» **EXERCISE AIM**
Set out the records again, keeping every word as it is.

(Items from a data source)
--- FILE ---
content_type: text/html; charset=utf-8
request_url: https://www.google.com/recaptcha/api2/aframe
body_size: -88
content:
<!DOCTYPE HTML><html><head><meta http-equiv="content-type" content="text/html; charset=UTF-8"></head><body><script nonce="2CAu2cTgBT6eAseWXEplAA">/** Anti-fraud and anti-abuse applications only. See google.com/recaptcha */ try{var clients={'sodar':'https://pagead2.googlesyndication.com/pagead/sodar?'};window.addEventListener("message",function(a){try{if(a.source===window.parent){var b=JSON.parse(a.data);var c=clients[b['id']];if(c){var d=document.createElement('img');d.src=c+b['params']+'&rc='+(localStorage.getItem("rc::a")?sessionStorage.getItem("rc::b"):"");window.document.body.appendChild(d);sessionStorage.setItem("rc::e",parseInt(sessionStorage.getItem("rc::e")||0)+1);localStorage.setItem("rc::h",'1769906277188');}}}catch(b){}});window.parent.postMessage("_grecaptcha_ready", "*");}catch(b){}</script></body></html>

» **RESULT OF THE TASK**
--- FILE ---
content_type: text/html; charset=utf-8
request_url: https://www.google.com/recaptcha/api2/aframe
body_size: -88
content:
<!DOCTYPE HTML><html><head><meta http-equiv="content-type" content="text/html; charset=UTF-8"></head><body><script nonce="2CAu2cTgBT6eAseWXEplAA">/** Anti-fraud and anti-abuse applications only. See google.com/recaptcha */ try{var clients={'sodar':'https://pagead2.googlesyndication.com/pagead/sodar?'};window.addEventListener("message",function(a){try{if(a.source===window.parent){var b=JSON.parse(a.data);var c=clients[b['id']];if(c){var d=document.createElement('img');d.src=c+b['params']+'&rc='+(localStorage.getItem("rc::a")?sessionStorage.getItem("rc::b"):"");window.document.body.appendChild(d);sessionStorage.setItem("rc::e",parseInt(sessionStorage.getItem("rc::e")||0)+1);localStorage.setItem("rc::h",'1769906277188');}}}catch(b){}});window.parent.postMessage("_grecaptcha_ready", "*");}catch(b){}</script></body></html>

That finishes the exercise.